WRITTEN EXERCISE:
Display each line of the records that contains the word "appear", treating uppercase and lowercase letters as distinct.
Start of SUPPLIED INFORMATION
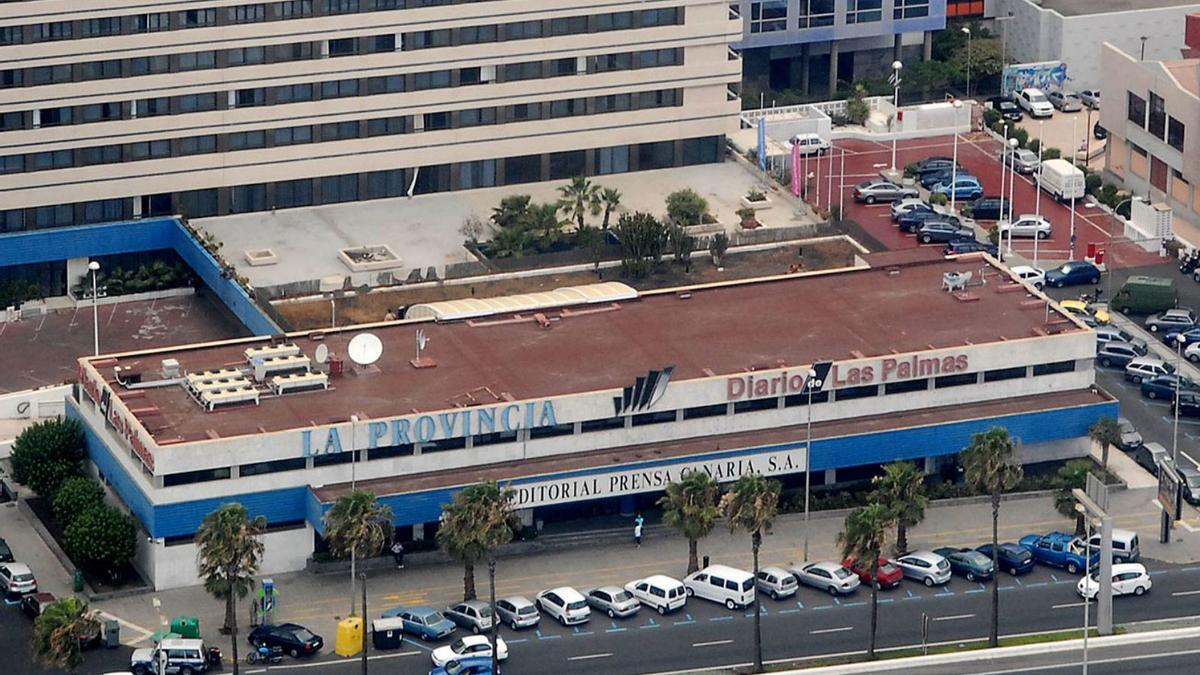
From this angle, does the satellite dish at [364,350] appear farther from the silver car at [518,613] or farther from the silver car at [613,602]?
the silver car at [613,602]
End of SUPPLIED INFORMATION
Start of SUPPLIED INFORMATION
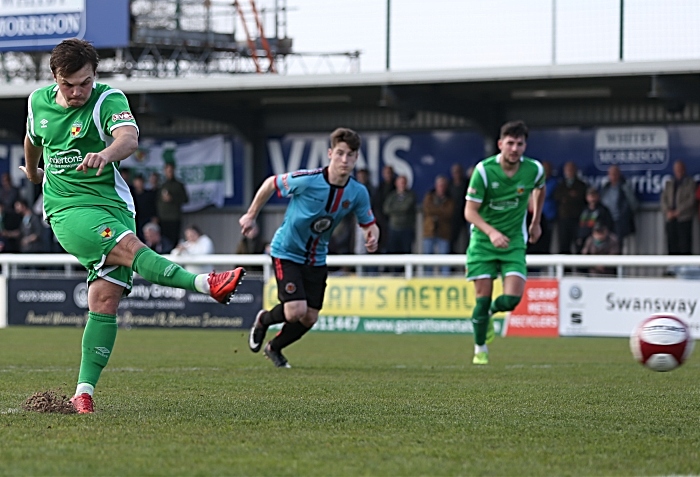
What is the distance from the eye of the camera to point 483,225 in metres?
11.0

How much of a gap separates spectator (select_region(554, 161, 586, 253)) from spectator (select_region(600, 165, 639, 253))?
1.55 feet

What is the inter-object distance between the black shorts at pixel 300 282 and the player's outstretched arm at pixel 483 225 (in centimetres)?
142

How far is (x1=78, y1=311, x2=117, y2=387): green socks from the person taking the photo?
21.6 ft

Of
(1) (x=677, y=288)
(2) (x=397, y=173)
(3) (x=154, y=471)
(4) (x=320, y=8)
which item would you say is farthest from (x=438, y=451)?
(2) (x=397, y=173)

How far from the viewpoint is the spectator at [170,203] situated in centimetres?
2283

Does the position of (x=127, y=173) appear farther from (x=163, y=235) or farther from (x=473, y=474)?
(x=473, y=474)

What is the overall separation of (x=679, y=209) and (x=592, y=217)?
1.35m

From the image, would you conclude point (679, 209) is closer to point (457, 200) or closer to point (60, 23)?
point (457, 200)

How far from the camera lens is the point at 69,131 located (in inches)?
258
End of SUPPLIED INFORMATION
Start of SUPPLIED INFORMATION
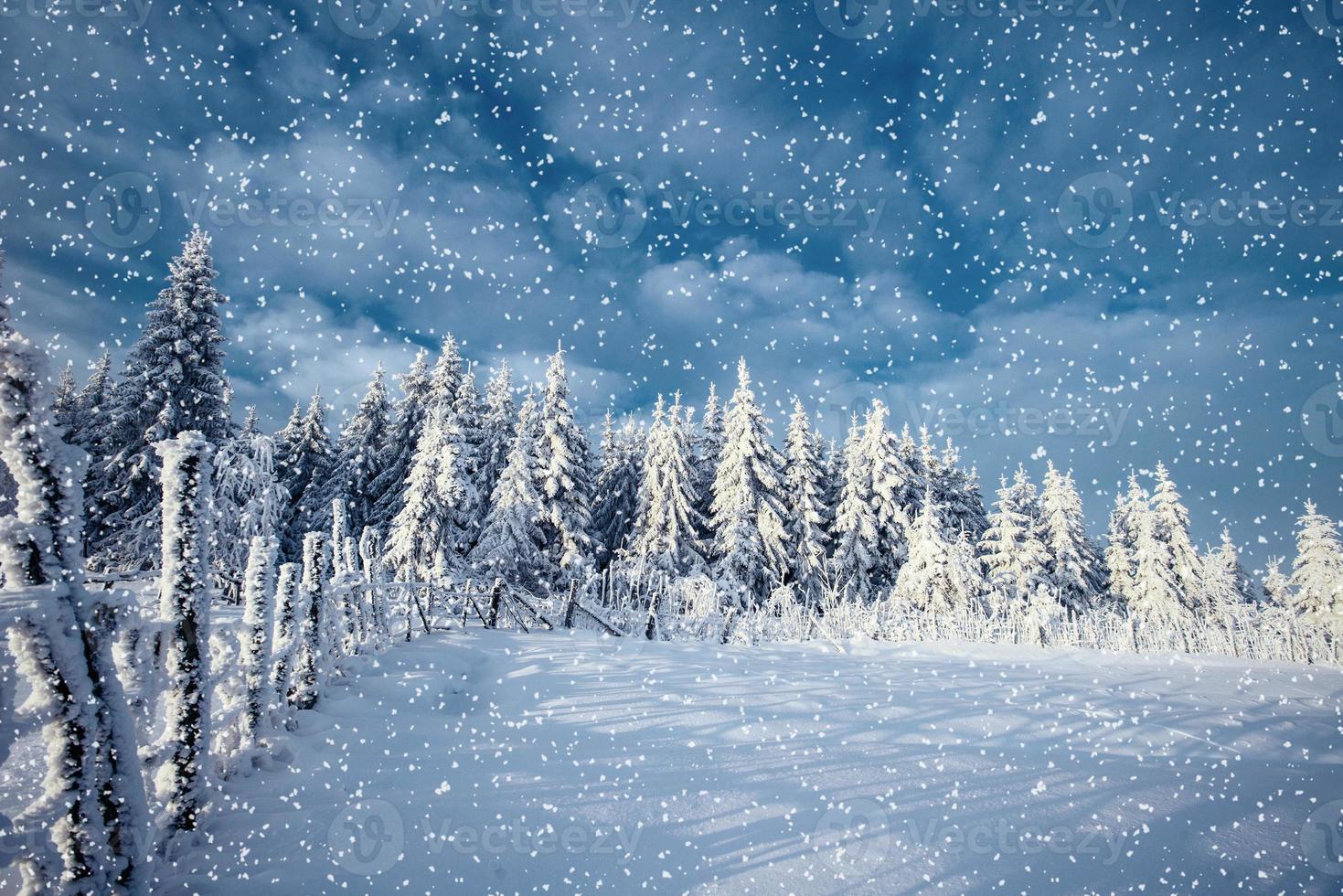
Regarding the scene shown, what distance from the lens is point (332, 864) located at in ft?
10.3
End of SUPPLIED INFORMATION
CORRECT RESPONSE:
From this angle, does the satellite dish at [364,350] appear farther from the silver car at [518,613] or farther from the silver car at [613,602]?
Does the position of (x=127, y=173) appear farther from (x=163, y=235) or farther from (x=473, y=474)?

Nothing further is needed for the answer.